Feigning Adam Curtis style narrative cohesion here, we segue into Craig Zobel’s indie smash of Sundance 2012. Compliance follows a sordid evening of Milgram-esque escapades in a fast food outlet. Becky (Walker) becomes the unwitting victim of a strenuous prank call, as her superiors succumb to the authoritative responsibility of Officer Daniels (Healy), the caller. It is important to remember that while the actions carried out in this film seem ridiculous and inane from the viewer’s voyeuristic perch, they are based on over 70 real incidents across the US, specifically an incident in a Kentucky McDonalds in 2004.
Escalating from strip-search to jumping-jacks to outright sexual assault, writer/director Zobel contemplates stationary shots of Midwest banality, layered with a sinister cello score to elicit a furtive misé-en-scene, cognitively disconnected from the rationale of hindsight. Coupled with subtle exposition, Compliance quietly creates a plausible backdrop through which this psychologically jarring narrative can take place. Dowd, as store manager Sandra, convincingly evokes the authoritative paralysis and resentment so common in middle-management retail, justifying her trickle-down orders from Officer Daniels in a sea of “because I told you so”.

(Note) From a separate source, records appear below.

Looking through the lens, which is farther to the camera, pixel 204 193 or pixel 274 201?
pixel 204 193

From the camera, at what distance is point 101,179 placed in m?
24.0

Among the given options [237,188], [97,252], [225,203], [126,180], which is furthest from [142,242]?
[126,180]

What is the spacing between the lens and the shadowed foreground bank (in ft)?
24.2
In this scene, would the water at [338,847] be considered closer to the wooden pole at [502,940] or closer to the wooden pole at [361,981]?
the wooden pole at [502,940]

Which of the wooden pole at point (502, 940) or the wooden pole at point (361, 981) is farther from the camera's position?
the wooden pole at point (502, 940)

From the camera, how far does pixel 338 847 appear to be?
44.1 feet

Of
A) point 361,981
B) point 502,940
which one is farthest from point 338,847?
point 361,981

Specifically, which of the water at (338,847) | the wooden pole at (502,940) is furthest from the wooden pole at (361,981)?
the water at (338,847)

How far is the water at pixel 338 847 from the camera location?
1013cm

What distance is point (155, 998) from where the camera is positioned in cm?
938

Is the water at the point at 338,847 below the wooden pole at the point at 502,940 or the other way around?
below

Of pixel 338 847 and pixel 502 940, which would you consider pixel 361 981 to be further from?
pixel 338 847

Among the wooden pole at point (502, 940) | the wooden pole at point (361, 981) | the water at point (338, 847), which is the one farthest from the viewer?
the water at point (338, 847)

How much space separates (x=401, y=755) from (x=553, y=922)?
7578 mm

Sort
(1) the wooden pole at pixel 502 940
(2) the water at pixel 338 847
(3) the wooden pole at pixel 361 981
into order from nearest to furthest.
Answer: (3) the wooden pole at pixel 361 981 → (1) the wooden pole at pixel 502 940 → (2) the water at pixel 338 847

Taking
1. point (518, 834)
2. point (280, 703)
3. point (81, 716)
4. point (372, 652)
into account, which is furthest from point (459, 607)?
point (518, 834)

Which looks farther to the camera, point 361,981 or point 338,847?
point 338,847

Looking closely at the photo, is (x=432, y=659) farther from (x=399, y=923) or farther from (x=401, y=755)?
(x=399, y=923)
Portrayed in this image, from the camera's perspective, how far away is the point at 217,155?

However, the tempered performances of the ‘ChickWich’ restaurant loosen when compared to Pat Healy’s performance as Daniels. The malevolent pleasure he exhibits as the villain-by-proxy alienates the viewer to a certain degree, plunging you into a satirical rendition of the bad guy from Speed. Instead of maps and bomb schematics lining the walls of his lair, there are phone cards and notebooks full of the scrawled details of his victims. As the villain is given physical character, the pace of the film picks up to a sprint. It forces out a cruel mood that begins to make the audience complicit in the actions of the narrative; almost as if this were some sexual chat-roulette, where we’re engaged in passive acceptance.
Compliance shares a heavy rendition of reality, delivering curious shocks and emotional obscurity, finding relative justification through an inquisitive medium such as film. That being said, the ambiguity within the acceptance of the characters’ actions leaves an unthought-of gap in the intention of the piece. Does the film wish to inquire or just thrill? Compliance is numbingly gritty, but to what end?